How did they count time before Christ?

Counting the time before Christ was a complicated issue. Generally, communities “reset” the time count each time a leader began his or her term. A widespread custom in both the West and the East. They counted the years from when a pharaoh came to the throne, in the case of the Egyptians. The Romans with the consuls or Caesars, the Spartans with kings, the Athenians with magistrates, and emperors in the case of the Chinese and Japanese.

How they counted the time before Christ

People rarely touched on a subject that went beyond the memories present in the longest-lived generations. Historians had a hard time drawing up chronologies of events. To determine the time elapsed between a historical event and its present, they consulted long tables of kings and added up the years.

Counting time from historical events.

These solutions were exclusive to historians, as they were ignored by the general public. The Greeks used the first Olympiad (776 B.C.) as a reference, dating the years between each sporting event as if it were a reign. For example, thanks to Dionysius of Halicarnassus, we know that the founding of Rome took place “one year before the seventh Olympiad.”

Among the Romans, the custom of writing dates in anno urbis conditae (year from the foundation of Rome in 753 B.C.) became popular. The problem is that not all historians agreed on the date of that foundation.

The Christians themselves got involved in tremendous temporal troubles until it rained down on them in 284. In November of that year, Emperor Diocletian ascended the throne and persecuted them as never before. Eventually, someone proposed counting down the years from this traumatic event. It was a way of forgetting the Caesars, who did so much harm to Christians. The clergy thought it was a good idea, and so the Age of Martyrs came about.

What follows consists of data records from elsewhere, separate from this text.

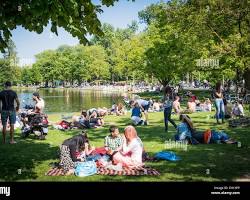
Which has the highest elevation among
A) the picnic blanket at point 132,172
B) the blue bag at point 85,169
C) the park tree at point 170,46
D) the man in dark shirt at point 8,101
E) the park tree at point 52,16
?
the park tree at point 170,46

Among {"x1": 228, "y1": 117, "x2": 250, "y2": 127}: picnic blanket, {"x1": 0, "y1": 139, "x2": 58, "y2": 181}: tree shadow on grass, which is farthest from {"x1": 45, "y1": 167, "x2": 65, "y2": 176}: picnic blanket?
{"x1": 228, "y1": 117, "x2": 250, "y2": 127}: picnic blanket

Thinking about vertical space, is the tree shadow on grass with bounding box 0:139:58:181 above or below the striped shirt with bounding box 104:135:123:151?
below

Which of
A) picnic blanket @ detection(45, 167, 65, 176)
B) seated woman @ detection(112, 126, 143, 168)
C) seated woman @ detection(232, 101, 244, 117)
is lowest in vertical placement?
picnic blanket @ detection(45, 167, 65, 176)

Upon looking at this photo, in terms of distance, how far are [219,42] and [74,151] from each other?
26786 millimetres

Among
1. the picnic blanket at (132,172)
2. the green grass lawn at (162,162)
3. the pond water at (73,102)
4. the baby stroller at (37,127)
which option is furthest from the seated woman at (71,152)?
the pond water at (73,102)

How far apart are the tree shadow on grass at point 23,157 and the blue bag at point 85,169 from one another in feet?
3.38

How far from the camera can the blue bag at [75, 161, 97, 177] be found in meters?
9.49

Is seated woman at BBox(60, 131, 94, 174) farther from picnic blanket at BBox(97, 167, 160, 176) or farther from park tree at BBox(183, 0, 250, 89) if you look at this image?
park tree at BBox(183, 0, 250, 89)

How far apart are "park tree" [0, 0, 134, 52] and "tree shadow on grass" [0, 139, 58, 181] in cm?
313

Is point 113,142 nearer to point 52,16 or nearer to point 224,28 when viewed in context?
point 52,16

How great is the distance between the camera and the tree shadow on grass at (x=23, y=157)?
972cm

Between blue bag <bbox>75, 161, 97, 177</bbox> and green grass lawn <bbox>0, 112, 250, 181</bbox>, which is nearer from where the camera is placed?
green grass lawn <bbox>0, 112, 250, 181</bbox>

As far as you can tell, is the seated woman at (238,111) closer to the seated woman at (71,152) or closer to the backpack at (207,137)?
the backpack at (207,137)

The time since the birth of Christ.

But that’s not all, and centuries later they would mess with the way to count time again. Dionysius Exiguus, a monk living in present-day Romania, expressed his dissatisfaction with counting time from someone as nefarious as Diocletian. This religious proposed to inaugurate a new era from the birth of Jesus. According to the monk’s accounts, 525 years had elapsed until then. No one knows how he counted the years, but he was terribly wrong.

To date, the date of Jesus’ birth is not known for sure, but historical evidence suggests that it happened on December 25, 1 A.D. But, no one noticed the tremendous mistake at the time. Remember how difficult it was to count time from the endless tables of kings.

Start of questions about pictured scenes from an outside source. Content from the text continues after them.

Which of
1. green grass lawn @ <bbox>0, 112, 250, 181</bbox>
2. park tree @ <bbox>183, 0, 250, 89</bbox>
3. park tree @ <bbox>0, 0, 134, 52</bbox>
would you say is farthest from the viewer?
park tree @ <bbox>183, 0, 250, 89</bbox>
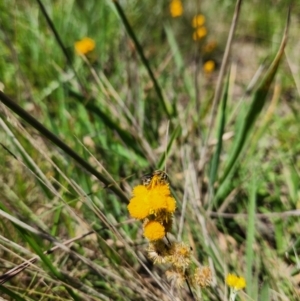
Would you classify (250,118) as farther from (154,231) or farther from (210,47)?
(210,47)

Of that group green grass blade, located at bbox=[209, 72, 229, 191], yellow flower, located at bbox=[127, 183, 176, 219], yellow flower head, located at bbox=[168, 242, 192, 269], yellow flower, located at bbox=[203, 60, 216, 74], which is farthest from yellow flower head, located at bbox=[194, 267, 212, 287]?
yellow flower, located at bbox=[203, 60, 216, 74]

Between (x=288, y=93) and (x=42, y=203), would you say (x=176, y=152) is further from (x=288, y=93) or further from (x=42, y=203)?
(x=288, y=93)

However, when the year 1000 arrived, a terrible panic broke out in the Middle Ages. In the year 2000, many celebrated the “two millennia of Jesus.” But, the prophet’s birthday had already passed.

The proposal of Dionysius Exiguus took some time to be taken into account. It was not until the year 731, thanks to the preaching of St. Bede the Venerable, that England was the first country to adopt dating. Portugal would be the last of the Christian countries to join the proposal. At that time, the Hispanic Era, which began in 38 B.C., was used. Incredibly, this date is related to the Roman conquest of Hispania.